● **Written task**
Will you quote only the lines starting at the one that contains "When comparing" and ending with the last line of the listing below, inclusive?

Items from a dataset:
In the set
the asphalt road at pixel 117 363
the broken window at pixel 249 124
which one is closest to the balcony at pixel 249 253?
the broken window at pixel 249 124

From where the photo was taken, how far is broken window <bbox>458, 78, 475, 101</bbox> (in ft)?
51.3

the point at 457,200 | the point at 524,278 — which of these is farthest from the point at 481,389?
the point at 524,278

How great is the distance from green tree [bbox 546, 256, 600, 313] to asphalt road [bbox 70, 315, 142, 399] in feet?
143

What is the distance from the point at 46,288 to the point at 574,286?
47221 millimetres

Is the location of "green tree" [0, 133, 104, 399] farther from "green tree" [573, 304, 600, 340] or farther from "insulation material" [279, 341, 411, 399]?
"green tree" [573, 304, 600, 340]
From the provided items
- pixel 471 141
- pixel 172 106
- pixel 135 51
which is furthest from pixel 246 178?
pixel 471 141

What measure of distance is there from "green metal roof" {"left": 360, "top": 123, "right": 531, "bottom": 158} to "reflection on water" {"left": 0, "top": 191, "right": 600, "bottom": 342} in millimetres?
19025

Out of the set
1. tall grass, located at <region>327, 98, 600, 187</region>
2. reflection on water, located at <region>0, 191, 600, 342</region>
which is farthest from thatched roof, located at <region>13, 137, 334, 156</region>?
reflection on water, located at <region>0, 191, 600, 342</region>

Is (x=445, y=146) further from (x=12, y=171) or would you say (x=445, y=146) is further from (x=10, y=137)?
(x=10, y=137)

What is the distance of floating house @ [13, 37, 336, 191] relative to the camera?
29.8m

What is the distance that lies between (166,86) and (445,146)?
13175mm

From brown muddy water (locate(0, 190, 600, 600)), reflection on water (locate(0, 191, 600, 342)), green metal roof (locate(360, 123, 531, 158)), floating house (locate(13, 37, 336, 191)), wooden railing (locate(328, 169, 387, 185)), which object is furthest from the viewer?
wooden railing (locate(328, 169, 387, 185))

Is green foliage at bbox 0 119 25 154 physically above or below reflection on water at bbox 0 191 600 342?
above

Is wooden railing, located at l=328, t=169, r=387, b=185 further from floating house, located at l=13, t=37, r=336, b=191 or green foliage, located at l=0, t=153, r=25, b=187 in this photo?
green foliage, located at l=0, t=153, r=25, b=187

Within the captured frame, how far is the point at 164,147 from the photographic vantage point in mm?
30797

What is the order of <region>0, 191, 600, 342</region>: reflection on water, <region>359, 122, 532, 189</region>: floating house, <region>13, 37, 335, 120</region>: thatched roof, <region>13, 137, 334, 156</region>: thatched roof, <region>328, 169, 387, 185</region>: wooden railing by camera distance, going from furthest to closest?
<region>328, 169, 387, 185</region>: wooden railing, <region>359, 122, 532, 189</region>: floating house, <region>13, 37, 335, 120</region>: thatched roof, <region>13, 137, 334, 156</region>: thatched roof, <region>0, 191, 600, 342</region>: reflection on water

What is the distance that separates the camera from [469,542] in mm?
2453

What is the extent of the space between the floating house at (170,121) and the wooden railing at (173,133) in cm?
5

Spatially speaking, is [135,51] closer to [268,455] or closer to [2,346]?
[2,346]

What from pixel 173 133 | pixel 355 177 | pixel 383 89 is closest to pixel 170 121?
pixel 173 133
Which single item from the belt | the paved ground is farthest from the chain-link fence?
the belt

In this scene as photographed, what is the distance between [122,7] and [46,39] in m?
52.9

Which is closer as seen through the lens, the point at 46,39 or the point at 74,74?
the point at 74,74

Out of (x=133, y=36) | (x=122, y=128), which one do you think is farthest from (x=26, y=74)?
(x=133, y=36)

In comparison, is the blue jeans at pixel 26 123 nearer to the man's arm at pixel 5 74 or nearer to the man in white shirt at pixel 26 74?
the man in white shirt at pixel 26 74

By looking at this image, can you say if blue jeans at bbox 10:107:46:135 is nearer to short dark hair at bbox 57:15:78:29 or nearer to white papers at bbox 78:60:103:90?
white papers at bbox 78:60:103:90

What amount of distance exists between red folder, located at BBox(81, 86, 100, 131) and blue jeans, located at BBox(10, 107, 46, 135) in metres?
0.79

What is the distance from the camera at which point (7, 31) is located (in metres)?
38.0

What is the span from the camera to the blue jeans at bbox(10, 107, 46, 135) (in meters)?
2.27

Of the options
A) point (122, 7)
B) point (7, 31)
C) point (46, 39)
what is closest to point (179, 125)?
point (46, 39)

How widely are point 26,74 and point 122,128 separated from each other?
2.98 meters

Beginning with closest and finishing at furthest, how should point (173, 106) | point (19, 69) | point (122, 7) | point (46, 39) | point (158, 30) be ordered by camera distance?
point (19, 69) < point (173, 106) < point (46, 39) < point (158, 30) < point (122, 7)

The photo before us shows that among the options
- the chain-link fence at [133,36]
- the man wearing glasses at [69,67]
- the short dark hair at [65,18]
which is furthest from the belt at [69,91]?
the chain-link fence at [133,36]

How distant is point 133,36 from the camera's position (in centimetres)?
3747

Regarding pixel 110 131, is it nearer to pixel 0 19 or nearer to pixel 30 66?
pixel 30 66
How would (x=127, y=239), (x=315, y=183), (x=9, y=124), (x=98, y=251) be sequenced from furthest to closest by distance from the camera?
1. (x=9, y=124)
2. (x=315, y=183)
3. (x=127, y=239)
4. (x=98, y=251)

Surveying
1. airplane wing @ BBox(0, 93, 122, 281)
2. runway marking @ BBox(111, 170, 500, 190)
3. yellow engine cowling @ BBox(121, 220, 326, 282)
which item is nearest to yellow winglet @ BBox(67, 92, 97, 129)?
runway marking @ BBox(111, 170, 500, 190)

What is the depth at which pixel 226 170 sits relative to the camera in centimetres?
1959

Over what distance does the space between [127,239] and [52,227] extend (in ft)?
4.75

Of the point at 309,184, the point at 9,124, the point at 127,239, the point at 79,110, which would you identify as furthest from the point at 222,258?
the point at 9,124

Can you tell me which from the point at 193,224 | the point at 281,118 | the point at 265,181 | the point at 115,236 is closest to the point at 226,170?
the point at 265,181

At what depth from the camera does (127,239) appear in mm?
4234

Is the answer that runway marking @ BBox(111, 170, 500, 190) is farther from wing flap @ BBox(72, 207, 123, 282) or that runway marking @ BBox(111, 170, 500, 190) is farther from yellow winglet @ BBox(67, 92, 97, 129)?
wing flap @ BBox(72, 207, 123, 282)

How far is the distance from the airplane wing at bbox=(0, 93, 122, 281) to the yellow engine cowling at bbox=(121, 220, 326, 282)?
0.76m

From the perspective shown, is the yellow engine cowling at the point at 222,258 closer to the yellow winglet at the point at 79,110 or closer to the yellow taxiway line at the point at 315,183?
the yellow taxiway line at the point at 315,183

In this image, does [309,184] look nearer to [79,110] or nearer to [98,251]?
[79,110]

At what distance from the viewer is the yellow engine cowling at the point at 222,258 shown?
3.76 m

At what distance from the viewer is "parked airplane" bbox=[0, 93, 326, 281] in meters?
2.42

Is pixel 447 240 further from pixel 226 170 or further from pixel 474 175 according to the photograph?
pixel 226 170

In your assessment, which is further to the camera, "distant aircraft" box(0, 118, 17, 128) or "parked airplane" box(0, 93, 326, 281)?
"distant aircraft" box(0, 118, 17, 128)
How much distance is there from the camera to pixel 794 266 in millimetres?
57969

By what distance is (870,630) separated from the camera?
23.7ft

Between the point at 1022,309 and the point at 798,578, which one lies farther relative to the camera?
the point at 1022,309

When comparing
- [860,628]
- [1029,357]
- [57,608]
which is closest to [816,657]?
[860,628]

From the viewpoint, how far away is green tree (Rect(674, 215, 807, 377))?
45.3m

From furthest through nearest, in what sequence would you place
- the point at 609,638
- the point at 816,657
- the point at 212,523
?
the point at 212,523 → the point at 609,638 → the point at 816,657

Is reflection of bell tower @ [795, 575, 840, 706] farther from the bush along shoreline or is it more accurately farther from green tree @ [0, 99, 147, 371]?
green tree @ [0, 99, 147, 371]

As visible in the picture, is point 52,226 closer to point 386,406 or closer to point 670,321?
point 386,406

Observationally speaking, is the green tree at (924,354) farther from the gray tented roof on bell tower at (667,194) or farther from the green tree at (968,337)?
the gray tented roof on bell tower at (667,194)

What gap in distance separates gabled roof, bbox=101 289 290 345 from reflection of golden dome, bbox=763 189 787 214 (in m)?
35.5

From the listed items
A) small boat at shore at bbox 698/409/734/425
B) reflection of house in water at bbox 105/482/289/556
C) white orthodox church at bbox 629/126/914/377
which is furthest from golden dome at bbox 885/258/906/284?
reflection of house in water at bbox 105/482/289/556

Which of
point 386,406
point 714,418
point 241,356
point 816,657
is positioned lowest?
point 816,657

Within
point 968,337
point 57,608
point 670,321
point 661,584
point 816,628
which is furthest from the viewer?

● **Answer**
When comparing
- [860,628]
- [1029,357]
- [57,608]
which is closest to [816,657]?
[860,628]

From the viewpoint, how far away is green tree (Rect(674, 215, 807, 377))?
45.3m

From furthest through nearest, in what sequence would you place
- the point at 609,638
- the point at 816,657
- the point at 212,523
?
the point at 212,523 → the point at 609,638 → the point at 816,657

Is reflection of bell tower @ [795, 575, 840, 706] farther from the bush along shoreline or is it more accurately farther from green tree @ [0, 99, 147, 371]?
green tree @ [0, 99, 147, 371]

As visible in the picture, is point 52,226 closer to point 386,406 or closer to point 670,321?
point 386,406

Observationally speaking, is the green tree at (924,354) farther from the gray tented roof on bell tower at (667,194) or farther from the green tree at (968,337)?
the gray tented roof on bell tower at (667,194)

What gap in distance separates gabled roof, bbox=101 289 290 345 from reflection of golden dome, bbox=763 189 787 214 (in m)?
35.5

From the listed items
A) small boat at shore at bbox 698/409/734/425
B) reflection of house in water at bbox 105/482/289/556
C) white orthodox church at bbox 629/126/914/377
which is furthest from golden dome at bbox 885/258/906/284?
reflection of house in water at bbox 105/482/289/556

Which of
point 386,406
point 714,418
point 241,356
point 816,657
is positioned lowest?
point 816,657

Within
point 968,337
point 57,608
point 670,321
point 661,584
point 816,628
which is furthest from the viewer?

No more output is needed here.